如何将变压器应用于任何长度的文本

原文：www.kdnuggets.com/2021/04/apply-transformers-any-length-text.html

由James Briggs，数据科学家

目前在许多自然语言处理（NLP）任务中，使用变压器（transformer）已成为事实上的标准。文本生成？变压器。问答系统？变压器。语言分类？变压器！

然而，许多这些模型（这个问题不仅仅限于变压器模型）面临的问题是我们不能处理长篇文本。

我在 Medium 上写的几乎每一篇文章都包含 1000 多个单词，当这些单词被用于像 BERT 这样的变压器模型时，会生成 1000 多个标记。BERT（和许多其他变压器模型）最多接受512 个标记——超出这个长度的内容将被截断。

尽管我认为你可能会发现处理我的 Medium 文章的价值不大，但这同样适用于许多有用的数据来源——如新闻文章或 Reddit 帖子。

我们将探讨如何绕过这个限制。在本文中，我们将找出来自*/r/investing*子版块的长帖子中的情感。这篇文章将涵盖：

**High-Level Approach****Getting Started**
- Data
- Initialization**Tokenization****Preparing The Chunks**
- Split
- CLS and SEP
- Padding
- Reshaping For BERT**Making Predictions**

如果你更喜欢视频，我在这里也涵盖了所有内容：

高级方法

计算长篇文本情感的逻辑实际上非常简单。

我们将把文本（例如 1361 个标记）分解成每个不超过 512 个标记的块。

一个包含 1361 个标记的张量可以被拆分成三个较小的张量。前两个张量每个包含 512 个标记，而最后一个张量包含剩余的 337 个标记。

一旦我们有了这些块并将其转换为可以被 BERT（稍后会详细说明）处理的格式——我们将它们传递给我们的模型，并检索每个块的情感得分。

最后，对每个情感类别取平均——为我们提供整个文本（所有 1361 个标记）的总体情感预测。

现在，解释高级方法是一回事。编写代码则是另一回事。所以让我们开始通过一个示例来工作。

入门指南

数据

首先，我们需要一些数据进行处理。我在/r/investing 上找到了这个相当长的帖子：

I would like to get your all  thoughts on the bond yield increase this week.  I am not worried about the market downturn but the sudden increase in yields.
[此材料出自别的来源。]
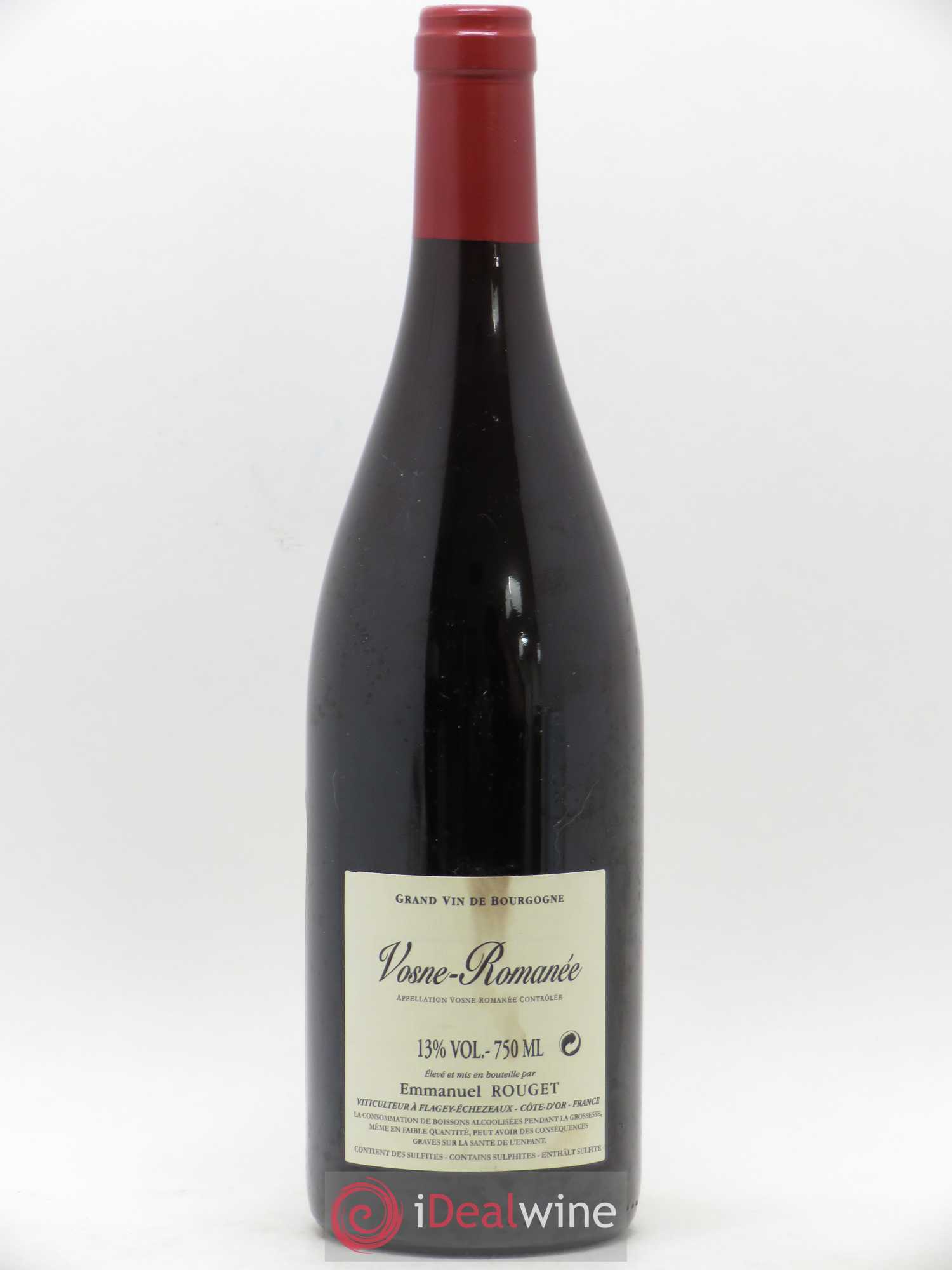 Vosne-Romanée Emmanuel Rouget 2009 - Posten von 1 Flasche - 1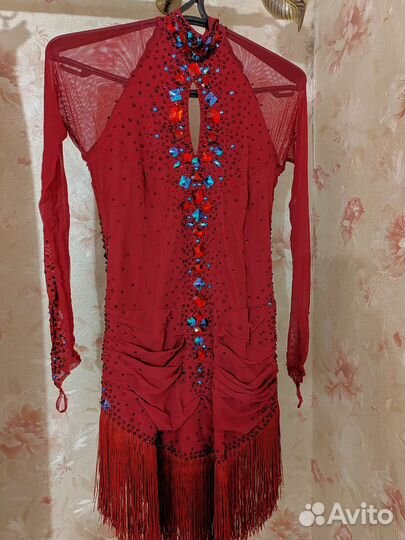 Платье для фигурного катания 165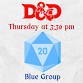 Dungeons and Dragons for Teens (Blue Group) event in Andover, MA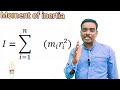 "Derivation ALERT! 🔔 Rotational kinetic energy & Moment of intertia REVEALED!"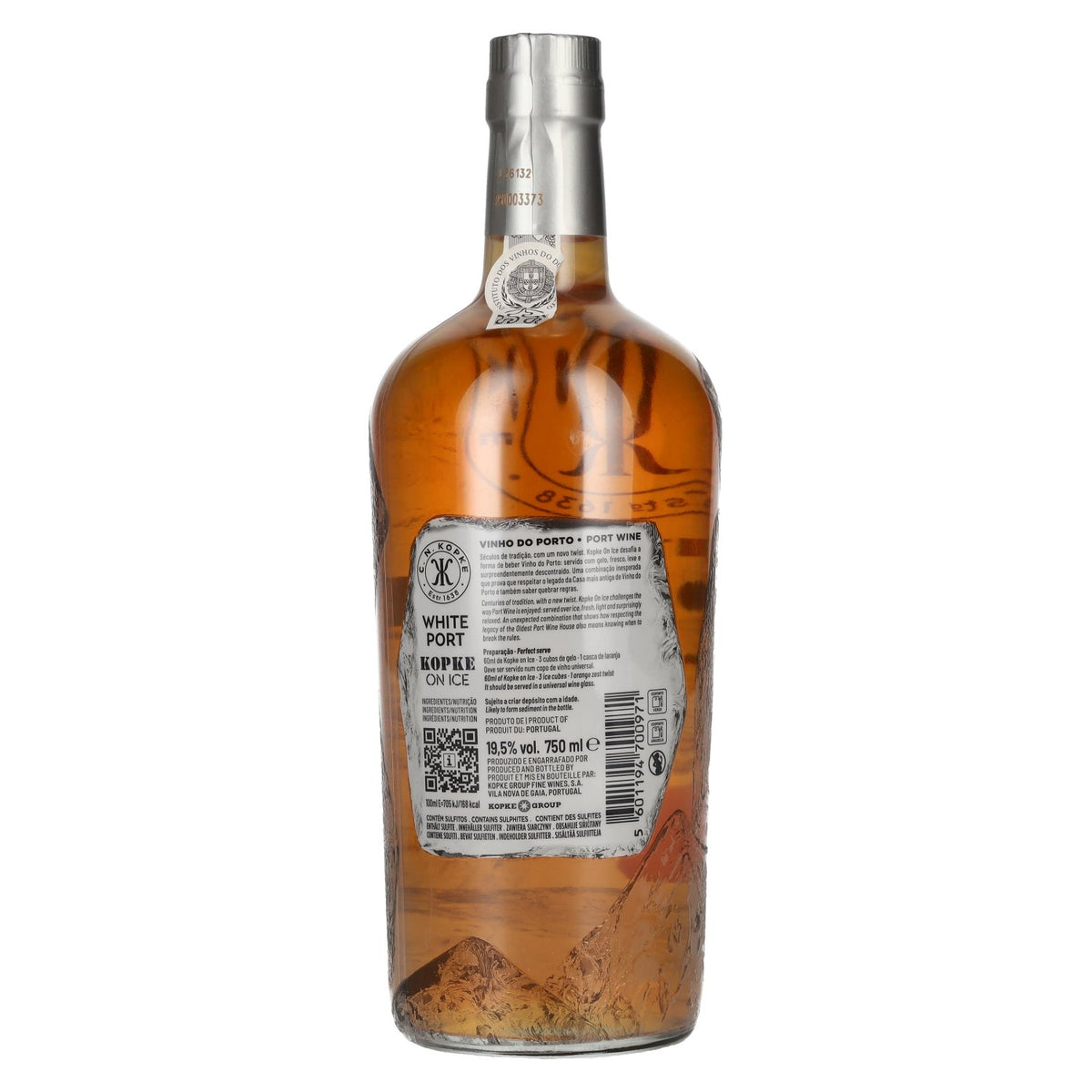 Kopke ON ICE White Port 19,5% Vol. 0,75l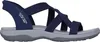 Skechers Slip IN Sandale Blau in Gr. 40 Produktbild-Vorschau 10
On 2/16 the 10 year bonds yields increased by almost  9 percent and on 2/19 the yield increased by almost 5 percent.

Key Points from the CNBC Article:

* **The “taper tantrum” in 2013 was a sudden spike in Treasury yields due to market panic after the Federal Reserve announced that it would begin tapering its quantitative easing program.**
* **Major central banks around the world have cut interest rates to historic lows and launched unprecedented quantities of asset purchases in a bid to shore up the economy throughout the pandemic.**
* **However, the recent rise in yields suggests that some investors are starting to anticipate a tightening of policy sooner than anticipated to accommodate a potential rise in inflation.**

The recent rise in bond yields and U.S. inflation expectations has some investors wary that a repeat of the 2013 “taper tantrum” could be on the horizon.

The benchmark U.S. 10-year Treasury note climbed above 1.3**% f**or the first time since February 2020 earlier this week, while the 30-year bond also hit its highest level for a year. Yields move inversely to bond prices.

Yields tend to rise in lockstep with inflation expectations, which have reached their highest levels in a decade in the U.S., powered by increased prospects of a large fiscal stimulus package, progress on vaccine rollouts and pent-up consumer demand.

The “taper tantrum” in 2013 was a sudden spike in Treasury yields due to market panic after the Federal Reserve announced that it would begin tapering its quantitative easing program.

Major central banks around the world have cut interest rates to historic lows and launched unprecedented quantities of asset purchases in a bid to shore up the economy throughout the pandemic. The Fed and others have maintained supportive tones in recent policy meetings, vowing to keep financial conditions loose as the global economy looks to emerge from the Covid-19 pandemic.

However, the recent rise in yields suggests that some investors are starting to anticipate a tightening of policy sooner than anticipated to accommodate a potential rise in inflation.

With central bank support removed, bonds usually fall in price which sends yields higher. This can also spill over into stock markets as higher interest rates means more debt servicing for firms, causing traders to reassess the investing environment.

“The supportive stance from policymakers will likely remain in place until the vaccines have paved a way to some return to normality,” said Shane Balkham, chief investment officer at Beaufort Investment, in a research note this week.

“However, there will be a risk of another ‘taper tantrum’ similar to the one we witnessed in 2013, and this is our main focus for 2021,” Balkham projected, should policymakers begin to unwind this stimulus.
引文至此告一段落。